= Consigne 1 =
Recopiez tout le passage de l'article sur les entrepreneurs en difficulté, depuis « Pauline Balaÿ à » jusqu'à « commerçants et artisans. ».
= Consigne 2 =
Relevez s'il vous plaît toutes les personnes désignées par leur nom dans l'article sur les entrepreneurs en difficulté.
= Consigne 3 =
Rédigez la suite de l'article sur les entrepreneurs en difficulté, en reprenant après sa dernière phrase.

= Texte fourni =

Entrepreneurs, osez parler !

Un ou deux chefs d'entreprise se suicident chaque jour, qui forment le symbole extrême du désarroi moral que traversent les entrepreneurs en difficulté. En riposte, le tribunal de commerce de Saintes (Charente-Maritime) a mis en place une cellule psychologique et les chambres de commerce et d'industrie tentent de dédramatiser le dépôt de bilan. Le gouvernement, de son côté, projette un plan pour le droit à la deuxième chance.
Pauline Balaÿ à la tête de l'Embarcadère a pu bénéficier d'un GAD © Laurent Cerino/Acteurs de l'économie

La souffrance psychologique du chef d'entreprise est-elle moins inavouable aujourd'hui ? Un des premiers à briser le silence sur ce tabou, l'universitaire montpelliérain Olivier Torres, commence à être entendu. Pour donner crédit à sa croisade, l'agrégé d'économie a donné le jour, il y a quatre ans, à Amarok, un laboratoire scientifique de suivi de la santé des dirigeants de PME, commerçants et artisans.

L'intérêt que Marc Binnie, le greffier du tribunal de commerce de Saintes, en Charente-Maritime, a porté très tôt aux travaux de l'enseignant-chercheur a convaincu la juridiction consulaire de créer, fin 2013, une cellule pour aider les patrons, contraints de se mettre sous l'aile de la justice, à traverser ce qui est souvent vécu comme une épreuve douloureuse.

Une formation des intervenants

Une formation de tous les intervenants de la procédure judiciaire y est assurée par l'association Les passagers du temps, partenaire de l'initiative. « Un ou deux dirigeants de société se suicident chaque jour », rappelle l'universitaire. Professeur à l'université de Montpellier et à EMLyon, il sensibilise les étudiants à ces questions. « Tôt ou tard, cet enseignement se généralisera », dit-il, convaincu.

= Jeu de données =
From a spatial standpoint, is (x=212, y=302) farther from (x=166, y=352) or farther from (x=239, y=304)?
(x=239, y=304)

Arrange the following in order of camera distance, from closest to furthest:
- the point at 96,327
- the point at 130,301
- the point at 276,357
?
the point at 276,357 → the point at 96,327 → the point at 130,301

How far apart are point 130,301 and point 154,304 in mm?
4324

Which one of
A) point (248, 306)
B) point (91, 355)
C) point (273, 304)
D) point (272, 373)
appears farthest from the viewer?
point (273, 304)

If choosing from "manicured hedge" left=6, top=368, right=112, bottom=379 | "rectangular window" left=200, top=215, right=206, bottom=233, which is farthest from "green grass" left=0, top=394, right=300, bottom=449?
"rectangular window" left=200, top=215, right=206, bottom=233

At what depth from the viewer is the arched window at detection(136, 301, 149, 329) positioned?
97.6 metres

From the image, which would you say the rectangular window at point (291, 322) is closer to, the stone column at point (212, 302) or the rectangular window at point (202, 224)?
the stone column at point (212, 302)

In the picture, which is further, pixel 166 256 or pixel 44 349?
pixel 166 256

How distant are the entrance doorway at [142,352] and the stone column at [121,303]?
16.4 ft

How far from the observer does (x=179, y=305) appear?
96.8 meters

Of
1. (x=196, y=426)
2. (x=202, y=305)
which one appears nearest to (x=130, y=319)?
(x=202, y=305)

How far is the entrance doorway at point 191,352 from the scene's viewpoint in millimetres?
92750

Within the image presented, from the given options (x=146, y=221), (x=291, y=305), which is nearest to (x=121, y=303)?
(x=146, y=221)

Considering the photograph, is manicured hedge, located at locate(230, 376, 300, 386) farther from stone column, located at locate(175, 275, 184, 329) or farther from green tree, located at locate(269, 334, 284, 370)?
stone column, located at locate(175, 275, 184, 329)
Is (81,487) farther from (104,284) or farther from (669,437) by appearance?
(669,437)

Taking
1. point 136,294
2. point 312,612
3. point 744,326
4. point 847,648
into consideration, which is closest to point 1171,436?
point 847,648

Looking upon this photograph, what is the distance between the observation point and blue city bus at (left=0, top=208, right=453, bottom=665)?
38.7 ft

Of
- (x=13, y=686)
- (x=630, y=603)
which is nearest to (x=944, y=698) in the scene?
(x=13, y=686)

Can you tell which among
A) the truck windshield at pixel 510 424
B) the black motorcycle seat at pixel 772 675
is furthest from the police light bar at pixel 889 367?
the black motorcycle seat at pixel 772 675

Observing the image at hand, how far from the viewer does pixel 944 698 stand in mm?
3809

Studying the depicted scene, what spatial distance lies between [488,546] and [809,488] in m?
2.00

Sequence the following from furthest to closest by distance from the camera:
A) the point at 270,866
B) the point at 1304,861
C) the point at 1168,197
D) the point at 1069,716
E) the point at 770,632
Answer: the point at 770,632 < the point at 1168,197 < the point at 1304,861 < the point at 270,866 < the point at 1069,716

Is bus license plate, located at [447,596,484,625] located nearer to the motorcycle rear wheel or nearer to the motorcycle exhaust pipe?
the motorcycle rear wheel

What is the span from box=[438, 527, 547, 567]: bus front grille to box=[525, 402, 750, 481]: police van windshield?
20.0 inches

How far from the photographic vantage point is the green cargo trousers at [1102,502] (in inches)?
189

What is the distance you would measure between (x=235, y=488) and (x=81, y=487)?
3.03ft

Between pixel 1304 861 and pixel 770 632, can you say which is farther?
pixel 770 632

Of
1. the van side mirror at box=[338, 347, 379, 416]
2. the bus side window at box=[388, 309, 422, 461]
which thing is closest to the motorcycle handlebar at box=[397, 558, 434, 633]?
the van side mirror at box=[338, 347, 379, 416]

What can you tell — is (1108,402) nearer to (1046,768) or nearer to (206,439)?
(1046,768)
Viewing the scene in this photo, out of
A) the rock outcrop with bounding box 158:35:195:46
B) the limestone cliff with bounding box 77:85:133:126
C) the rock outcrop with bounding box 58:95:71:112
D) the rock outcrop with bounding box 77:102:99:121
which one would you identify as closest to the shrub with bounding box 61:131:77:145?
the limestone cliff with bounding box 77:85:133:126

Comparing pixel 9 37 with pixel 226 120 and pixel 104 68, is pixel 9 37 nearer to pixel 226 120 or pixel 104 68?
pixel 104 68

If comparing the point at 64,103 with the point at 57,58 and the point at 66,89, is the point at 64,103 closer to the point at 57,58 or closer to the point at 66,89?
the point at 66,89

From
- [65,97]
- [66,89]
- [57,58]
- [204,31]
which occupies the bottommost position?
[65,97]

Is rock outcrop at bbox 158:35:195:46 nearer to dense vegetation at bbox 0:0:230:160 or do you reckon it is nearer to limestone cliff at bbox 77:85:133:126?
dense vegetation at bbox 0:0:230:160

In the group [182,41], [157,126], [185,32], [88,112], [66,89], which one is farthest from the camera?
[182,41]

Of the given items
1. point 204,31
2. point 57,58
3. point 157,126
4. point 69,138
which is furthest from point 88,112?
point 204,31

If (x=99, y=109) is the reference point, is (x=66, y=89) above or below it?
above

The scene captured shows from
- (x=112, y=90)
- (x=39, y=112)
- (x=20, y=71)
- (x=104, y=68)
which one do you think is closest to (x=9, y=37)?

= Résultat 1 =
Pauline Balaÿ à la tête de l'Embarcadère a pu bénéficier d'un GAD © Laurent Cerino/Acteurs de l'économie

La souffrance psychologique du chef d'entreprise est-elle moins inavouable aujourd'hui ? Un des premiers à briser le silence sur ce tabou, l'universitaire montpelliérain Olivier Torres, commence à être entendu. Pour donner crédit à sa croisade, l'agrégé d'économie a donné le jour, il y a quatre ans, à Amarok, un laboratoire scientifique de suivi de la santé des dirigeants de PME, commerçants et artisans.

= Résultat 2 =
Pauline Balaÿ, Laurent Cerino, Olivier Torres, Marc Binnie

= Résultat 3 =
Face aux difficultés, le soutien des proches mais aussi des différents réseaux est primordial. « D'ailleurs, le taux de syndication des entrepreneurs est supérieur à celui des salariés », constate-t-il. L'entraide est une notion qui a toujours existé au sein des organisations professionnelles ou patronales, mais elle s'exprime de façon informelle. « Les chefs d'entreprise n'ont pas l'habitude de mettre leur malheur sur la place publique », confirme Pierric Chalvin, délégué général de l'Union interentreprises textile et région (Unitex).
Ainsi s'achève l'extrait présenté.